The Office of Information and Regulatory Affairs (OIRA), charged since the days of Ronald Reagan with overseeing the activities of regulatory agencies, is a consistent target of attack from across the political spectrum. Critics on the right argue that OIRA doesn’t do enough to rein in “job-killing” bureaucrats, while critics on the left argue that OIRA stands in the way of life-saving environmental, public health, and safety protections.
Academics in law, economics, and political science have entered the fray. Some offer defenses and justifications of OIRA review, while others deliver harsh critiques. Both the institution of executive level regulatory review, and the substantive standard of cost-benefit analysis that is used, have been the subject of significant academic commentary.
The two traditional justifications in favor of such review—increasing presidential power over the administrative state and checking agency overzealousness—are unconvincing. The presidential power argument holds that OIRA fosters control of agency decision making by the president, which promotes democratic accountability and helps facilitate agency responsiveness to electoral demands. The “checking function” justification is based on the claim that agencies have systematic tendencies to overregulate, creating a need for a centralized office to act as a gatekeeper to stop inefficient rulemakings.
Both of these justifications are problematic. The normative desirability of maximizing political control of agencies, at the expense of impartial expertise, is subject to debate. More importantly, OIRA’s contribution to increasing presidential control is not clear. OIRA is not the President, and it is often OIRA career bureaucrats that supervise the work of political appointees at agencies. This is not a recipe for maximizing political control.
The second justification is equally weak. Bureaucratic incentives can lead to both over-regulation and under-regulation. A systematic check might help the first problem, but it will exacerbate the second. A “checking function” for OIRA, then, does not match the actual shape of potential shortfalls in agency performance.
The weaknesses in the justifications offered for OIRA review are surprising because OIRA review has been endorsed by Presidents as ideological diverse as Ronald Reagan, George H.W. Bush, Bill Clinton, George W. Bush, and Barack Obama, and is likely to remain an enduring feature of the American administrative state.
Is there a better way to make sense of executive regulatory review? The concept of agency capture provides a more attractive normative justification for executive regulatory review. Capture describes situations where organized interest groups successfully act to vindicate their goals through government policy at the expense of the public interest. For groups that are repeat players before specialized agencies, the possibility of capture means that investments in long-term relationships can have substantial returns.
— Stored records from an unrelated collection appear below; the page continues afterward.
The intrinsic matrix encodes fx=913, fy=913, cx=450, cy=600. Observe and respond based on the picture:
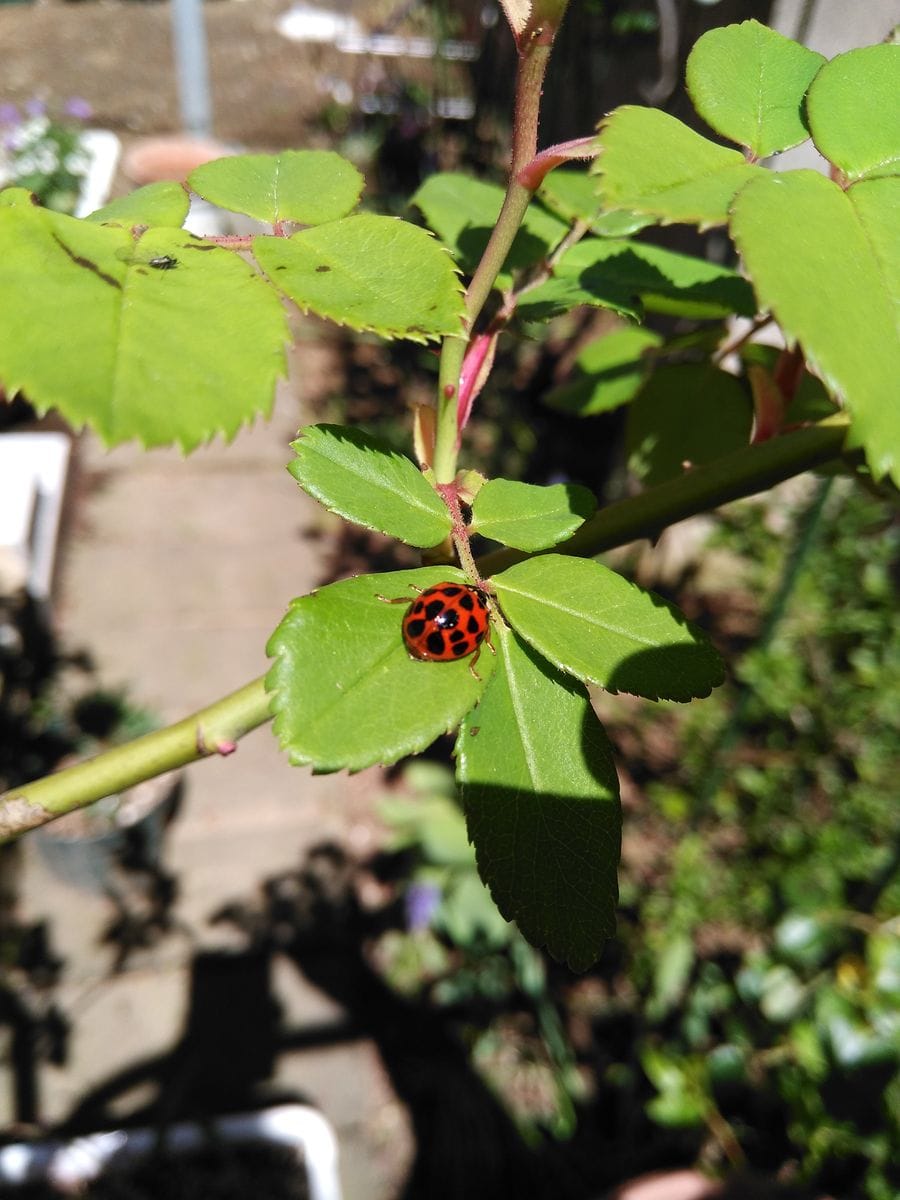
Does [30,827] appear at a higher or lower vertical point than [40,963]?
higher

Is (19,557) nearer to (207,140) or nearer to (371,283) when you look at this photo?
(371,283)

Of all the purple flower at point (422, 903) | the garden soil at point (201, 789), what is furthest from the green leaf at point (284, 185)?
the purple flower at point (422, 903)

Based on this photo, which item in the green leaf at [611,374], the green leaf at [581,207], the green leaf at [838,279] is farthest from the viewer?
the green leaf at [611,374]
Because regulatory review shifts at least some decision-making authority from specialized institutions—the regulatory agencies—to a generalist institution—OIRA—there is a robust and persistent anti-capture justification for OIRA review. Generalist institutions are typically harder to capture than issue-specific agencies. Because OIRA’s docket includes all federal regulatory issues, the return on the investment of any particular interest group to build a relationship with OIRA is lower than for a specialized agency.
The structure of OIRA review also specifically limits the ability of outside interest groups to exert undue influence on the regulatory process. OIRA is charged with facilitating agency coordination on new regulatory proposals. By soliciting input from multiple agencies, the OIRA review process helps ensure that political appointees and career staff from several different backgrounds, and with different institutional perspectives and interests, are included in internal executive deliberations, helping to reduce the influence that any single interest group might have on a particular agency.
The substantive standard of cost–benefit analysis, with its accepted professional norms and its focus on the comprehensive effects of regulation, also facilitates the consideration of a wide range of interests and preferences. Finally, a tradition has developed, which would be costly to depart from, under which presidents have appointed OIRA administrators with broad knowledge of the regulatory process but few ties to specific interest groups.
We believe that the anti-capture role of regulatory review is compelling in theory. Importantly, this theory of review provides us with a foundation to offer an agenda for reforming how OIRA does its business, with the goal of bringing the practice of review more in line with its justifications.
Our most important recommendation is to eliminate a basic flaw that significantly limits OIRA’s capture-reducing potential: a near exclusive focus on agency action, without attention to agency inaction. Capture can have deleterious effects on the regulatory system by promoting unnecessary and inefficient rulemaking and also by impeding efficient regulation that serves the public interest.
Balanced anti-capture review needs to correct for the wide range of effects that outside pressure can have on agency decision making. Limiting review to agency action places an entrenched bias at the heart of OIRA review, sapping normative force from its anti-capture justification.
To remedy this problem, we propose a mechanism to review inaction through review of petitions for rulemakings that have been submitted to agencies, but which have been denied or have languished. This review would help OIRA identify important areas where agencies are failing to act, without remaking OIRA into a roving commission with the power to set agencies’ agendas. The petitioning process strikes a workable balance: debiasing OIRA’s role while providing agencies with continued discretion to set regulatory priorities.